I'm sure you're tried every approach possible. Sometimes, an "outsider" can do intimate things of this nature. For some reason the person isn't as humiliated as they are when a spouse or adult child helps. My mother-in-law didn't want family members to help with her showers, so we hired an in-home agency. This worked for awhile until she needed nursing home care. Obviously, toileting is going on every day. It seems to me that you may have gotten to the point where your husband would do better with nursing home care. Then you can go back to being a loving wife, spend quality time with him, but not be "the enemy" who forces him to use the bathroom, etc. Only you can decide, but there comes a time with most people where they can no longer provide all of the care for a loved one with AD.
Please let us know how you are doing. We're thinking of you,
I am sorry to hear you are having problems caregiving to your husband. It is very common but is very stressful. Here are some links to shareposts that may help you.
I hope these are helpful. Remember that your husband does not do these things on purpose. It is the awful brain damage caused by this disease.
All my best wishes
As Alzheimer’s disease progresses, the individual’s ability to perform the activities of daily living, such as using the toilet, becomes increasingly impaired. The brain loses the ability to understand and process the steps and order in which these actions are done, and the whole process may be too overwhelming and/or confusing.
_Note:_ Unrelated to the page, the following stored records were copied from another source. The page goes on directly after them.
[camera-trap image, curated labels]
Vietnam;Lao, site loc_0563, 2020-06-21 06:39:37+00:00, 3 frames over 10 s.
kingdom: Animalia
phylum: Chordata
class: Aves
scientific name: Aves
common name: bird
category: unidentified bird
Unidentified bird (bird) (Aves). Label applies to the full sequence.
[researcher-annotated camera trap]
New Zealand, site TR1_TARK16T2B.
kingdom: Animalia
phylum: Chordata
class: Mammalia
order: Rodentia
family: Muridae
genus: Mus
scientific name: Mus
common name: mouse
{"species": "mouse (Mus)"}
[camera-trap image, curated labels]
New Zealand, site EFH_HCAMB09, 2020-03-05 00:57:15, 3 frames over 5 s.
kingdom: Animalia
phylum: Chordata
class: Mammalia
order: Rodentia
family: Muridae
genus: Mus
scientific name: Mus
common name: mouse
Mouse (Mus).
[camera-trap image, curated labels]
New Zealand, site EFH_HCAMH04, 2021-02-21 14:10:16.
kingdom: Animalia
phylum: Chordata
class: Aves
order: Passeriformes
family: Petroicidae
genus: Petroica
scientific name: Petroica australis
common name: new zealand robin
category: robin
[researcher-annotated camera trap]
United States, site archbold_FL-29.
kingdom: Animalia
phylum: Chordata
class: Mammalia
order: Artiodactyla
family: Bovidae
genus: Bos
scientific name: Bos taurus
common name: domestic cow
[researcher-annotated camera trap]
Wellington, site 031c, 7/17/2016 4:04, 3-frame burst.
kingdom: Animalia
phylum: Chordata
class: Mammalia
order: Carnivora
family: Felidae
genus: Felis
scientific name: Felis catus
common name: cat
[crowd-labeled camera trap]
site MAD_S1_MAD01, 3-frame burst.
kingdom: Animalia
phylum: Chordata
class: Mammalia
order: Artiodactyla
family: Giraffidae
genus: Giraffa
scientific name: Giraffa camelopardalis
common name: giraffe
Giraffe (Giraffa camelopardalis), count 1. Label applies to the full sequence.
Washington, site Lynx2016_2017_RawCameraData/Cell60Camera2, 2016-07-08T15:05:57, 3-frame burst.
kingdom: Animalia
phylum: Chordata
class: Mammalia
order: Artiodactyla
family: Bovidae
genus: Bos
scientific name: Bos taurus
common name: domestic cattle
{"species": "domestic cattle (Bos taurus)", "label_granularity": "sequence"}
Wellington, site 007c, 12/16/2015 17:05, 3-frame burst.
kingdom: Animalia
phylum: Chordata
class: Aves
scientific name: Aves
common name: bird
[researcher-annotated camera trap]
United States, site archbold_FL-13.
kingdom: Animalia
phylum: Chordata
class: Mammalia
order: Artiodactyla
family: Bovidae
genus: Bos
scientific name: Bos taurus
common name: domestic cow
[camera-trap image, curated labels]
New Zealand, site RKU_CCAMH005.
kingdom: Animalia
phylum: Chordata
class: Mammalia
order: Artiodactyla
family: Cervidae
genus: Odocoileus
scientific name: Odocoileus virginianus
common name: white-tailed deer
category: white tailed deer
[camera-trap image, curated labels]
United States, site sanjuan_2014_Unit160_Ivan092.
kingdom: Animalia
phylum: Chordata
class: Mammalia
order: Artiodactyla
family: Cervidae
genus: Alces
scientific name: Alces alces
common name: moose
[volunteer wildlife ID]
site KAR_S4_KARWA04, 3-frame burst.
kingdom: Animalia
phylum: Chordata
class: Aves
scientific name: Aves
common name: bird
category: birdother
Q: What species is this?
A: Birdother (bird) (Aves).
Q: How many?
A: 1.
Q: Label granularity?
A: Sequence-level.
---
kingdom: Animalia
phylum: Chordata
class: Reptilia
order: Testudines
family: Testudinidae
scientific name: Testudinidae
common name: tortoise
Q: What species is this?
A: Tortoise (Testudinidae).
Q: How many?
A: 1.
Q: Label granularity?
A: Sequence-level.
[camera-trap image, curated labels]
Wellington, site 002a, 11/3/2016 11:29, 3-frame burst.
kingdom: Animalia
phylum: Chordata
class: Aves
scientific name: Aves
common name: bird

Your husband’s emotional response could be in reaction to his feelings of frustration and confusion. As you and the companions for your husband have likely encountered, you will not be able to rationalize with your husband about why he needs to not only use the restroom but also why he needs to allow for some assistance. Instead, be mindful of the fear, anxiety and confusion that he may be experiencing, and approach him accordingly. Remain positive and supportive, and break down each step, offering simple verbal and visual cues. You might even want to try talking to him about something else to distract him during this time, or allow him to hold onto something comforting so he feels a sense of security while you are assisting him. Lastly, as you already do, if there is no immediate need, do not force the issue, and just try again a few minutes later.